Click here for WLF’s brief.

(Washington, DC)—Washington Legal Foundation (WLF) today urged the U.S. Supreme Court to review, and ultimately to reverse, the U.S. Court of Appeals for the Ninth Circuit’s holding that the Tobacco Control Act (TCA) does not preclude localities like Los Angeles County from banning the sale of certain FDA-authorized tobacco products.

In 2020 Los Angeles County banned the sale of all flavored tobacco products, including menthol cigarettes. That flavor ban clashes with the TCA’s preemption clause, which prohibits state and local governments from banning the sale of tobacco products for failure to conform to state or local standards that differ from the TCA’s. Facing an explosion of disparate state and local tobacco-standard regimes, a group of tobacco manufacturers sued to block the ban’s enforcement.

Deploying a cramped reading of the TCA’s preemption clause, a divided Ninth Circuit panel rejected the plaintiffs’ preemption claim. The court found that the County’s ban does not regulate “product standards,” and thus is not preempted, because it regulates only sales—not the manufacturing or production process.

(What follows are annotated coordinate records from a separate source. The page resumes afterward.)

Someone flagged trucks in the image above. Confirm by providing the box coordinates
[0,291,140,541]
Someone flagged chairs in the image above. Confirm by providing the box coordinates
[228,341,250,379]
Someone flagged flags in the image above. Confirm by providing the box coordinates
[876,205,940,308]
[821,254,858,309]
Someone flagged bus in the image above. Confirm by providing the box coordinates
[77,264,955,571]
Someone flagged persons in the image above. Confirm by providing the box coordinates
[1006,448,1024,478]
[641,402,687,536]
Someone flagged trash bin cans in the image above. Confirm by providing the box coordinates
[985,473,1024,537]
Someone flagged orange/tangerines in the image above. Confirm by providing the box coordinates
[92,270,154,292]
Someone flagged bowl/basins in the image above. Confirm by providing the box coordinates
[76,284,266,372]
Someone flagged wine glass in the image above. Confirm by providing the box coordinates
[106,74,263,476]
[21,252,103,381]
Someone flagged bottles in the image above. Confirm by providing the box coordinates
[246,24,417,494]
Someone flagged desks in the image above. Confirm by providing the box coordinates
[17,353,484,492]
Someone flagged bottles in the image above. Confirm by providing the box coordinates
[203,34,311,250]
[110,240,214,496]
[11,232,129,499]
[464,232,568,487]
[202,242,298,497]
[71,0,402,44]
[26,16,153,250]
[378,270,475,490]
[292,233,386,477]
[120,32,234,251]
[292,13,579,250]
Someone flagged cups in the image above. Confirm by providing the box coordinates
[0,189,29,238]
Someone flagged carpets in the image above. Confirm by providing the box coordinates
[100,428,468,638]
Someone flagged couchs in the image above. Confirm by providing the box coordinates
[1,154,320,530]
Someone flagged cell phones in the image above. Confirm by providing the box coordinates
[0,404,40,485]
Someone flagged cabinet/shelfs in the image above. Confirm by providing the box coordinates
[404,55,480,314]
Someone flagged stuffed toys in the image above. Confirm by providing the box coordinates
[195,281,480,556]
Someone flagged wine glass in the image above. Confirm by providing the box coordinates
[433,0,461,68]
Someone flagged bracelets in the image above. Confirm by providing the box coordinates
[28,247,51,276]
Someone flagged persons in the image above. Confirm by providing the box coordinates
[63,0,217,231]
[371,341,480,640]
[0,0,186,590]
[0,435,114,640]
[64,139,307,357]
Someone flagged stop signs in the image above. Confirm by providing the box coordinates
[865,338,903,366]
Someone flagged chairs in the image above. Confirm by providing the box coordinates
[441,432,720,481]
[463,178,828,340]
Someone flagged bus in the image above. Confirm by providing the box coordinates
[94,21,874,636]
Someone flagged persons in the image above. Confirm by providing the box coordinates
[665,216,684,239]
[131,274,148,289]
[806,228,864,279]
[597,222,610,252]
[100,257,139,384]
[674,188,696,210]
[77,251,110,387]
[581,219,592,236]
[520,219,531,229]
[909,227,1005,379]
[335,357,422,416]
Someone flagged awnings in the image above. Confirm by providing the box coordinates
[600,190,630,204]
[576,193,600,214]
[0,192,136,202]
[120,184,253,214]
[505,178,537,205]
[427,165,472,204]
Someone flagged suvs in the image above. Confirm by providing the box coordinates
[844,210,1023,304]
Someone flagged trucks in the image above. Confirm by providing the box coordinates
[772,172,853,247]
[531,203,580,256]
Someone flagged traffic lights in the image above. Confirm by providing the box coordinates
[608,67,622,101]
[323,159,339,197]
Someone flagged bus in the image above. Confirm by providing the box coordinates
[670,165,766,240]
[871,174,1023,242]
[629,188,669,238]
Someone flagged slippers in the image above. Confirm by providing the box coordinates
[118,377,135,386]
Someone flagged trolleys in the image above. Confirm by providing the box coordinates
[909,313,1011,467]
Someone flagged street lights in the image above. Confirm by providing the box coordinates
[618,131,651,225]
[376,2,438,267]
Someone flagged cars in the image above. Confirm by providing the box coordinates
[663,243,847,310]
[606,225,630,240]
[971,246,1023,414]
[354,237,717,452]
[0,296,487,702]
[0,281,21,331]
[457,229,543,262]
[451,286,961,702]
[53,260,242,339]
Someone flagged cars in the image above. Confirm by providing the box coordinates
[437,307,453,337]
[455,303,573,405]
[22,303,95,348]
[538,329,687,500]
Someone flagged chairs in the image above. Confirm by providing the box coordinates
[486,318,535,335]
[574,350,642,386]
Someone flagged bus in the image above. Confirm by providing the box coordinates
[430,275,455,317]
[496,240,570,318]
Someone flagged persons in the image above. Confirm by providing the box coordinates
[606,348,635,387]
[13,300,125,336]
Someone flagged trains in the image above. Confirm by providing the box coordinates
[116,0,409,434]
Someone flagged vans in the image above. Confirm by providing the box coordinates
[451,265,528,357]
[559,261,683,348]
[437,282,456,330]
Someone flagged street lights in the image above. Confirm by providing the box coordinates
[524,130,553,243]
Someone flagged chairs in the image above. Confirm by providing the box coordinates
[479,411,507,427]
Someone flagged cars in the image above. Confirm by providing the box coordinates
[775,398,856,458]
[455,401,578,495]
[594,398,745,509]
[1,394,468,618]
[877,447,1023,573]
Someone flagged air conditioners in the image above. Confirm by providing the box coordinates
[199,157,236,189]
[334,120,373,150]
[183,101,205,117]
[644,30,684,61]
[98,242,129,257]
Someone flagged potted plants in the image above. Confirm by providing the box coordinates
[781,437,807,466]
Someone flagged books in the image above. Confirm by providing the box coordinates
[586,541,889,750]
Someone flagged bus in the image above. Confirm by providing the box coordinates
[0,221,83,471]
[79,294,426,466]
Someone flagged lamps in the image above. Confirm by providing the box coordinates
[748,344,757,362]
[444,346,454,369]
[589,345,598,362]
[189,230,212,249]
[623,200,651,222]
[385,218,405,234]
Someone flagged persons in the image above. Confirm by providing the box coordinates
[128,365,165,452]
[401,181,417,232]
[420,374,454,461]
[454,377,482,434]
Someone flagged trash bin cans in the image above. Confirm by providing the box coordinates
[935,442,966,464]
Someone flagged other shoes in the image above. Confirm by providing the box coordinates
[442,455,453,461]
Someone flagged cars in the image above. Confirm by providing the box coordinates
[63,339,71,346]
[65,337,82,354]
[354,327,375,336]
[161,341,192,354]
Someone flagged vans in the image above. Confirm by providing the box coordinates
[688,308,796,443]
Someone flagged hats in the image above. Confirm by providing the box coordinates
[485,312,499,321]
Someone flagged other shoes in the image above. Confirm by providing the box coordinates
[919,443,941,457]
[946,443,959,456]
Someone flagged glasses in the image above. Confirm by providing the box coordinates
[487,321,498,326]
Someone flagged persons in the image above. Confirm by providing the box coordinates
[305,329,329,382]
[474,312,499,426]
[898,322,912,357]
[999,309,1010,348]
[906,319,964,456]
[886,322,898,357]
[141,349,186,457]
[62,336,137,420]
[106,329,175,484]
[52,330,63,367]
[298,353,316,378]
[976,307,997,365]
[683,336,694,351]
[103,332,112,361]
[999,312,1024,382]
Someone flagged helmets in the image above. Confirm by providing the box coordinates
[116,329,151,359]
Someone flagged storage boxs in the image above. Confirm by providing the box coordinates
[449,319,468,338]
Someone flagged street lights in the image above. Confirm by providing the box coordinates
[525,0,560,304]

In its amicus brief urging review, WLF argues that the County cannot escape federal preemption simply by recasting its flavor ban as a regulation of tobacco “sales” rather than tobacco “manufacturing.” Under the TCA, a standard is a standard for preemption purposes no matter how it is enforced or described. Contrary to the view of the panel majority, Congress’s ability to safeguard the federal interests at stake in the TCA does not turn on such wordplay.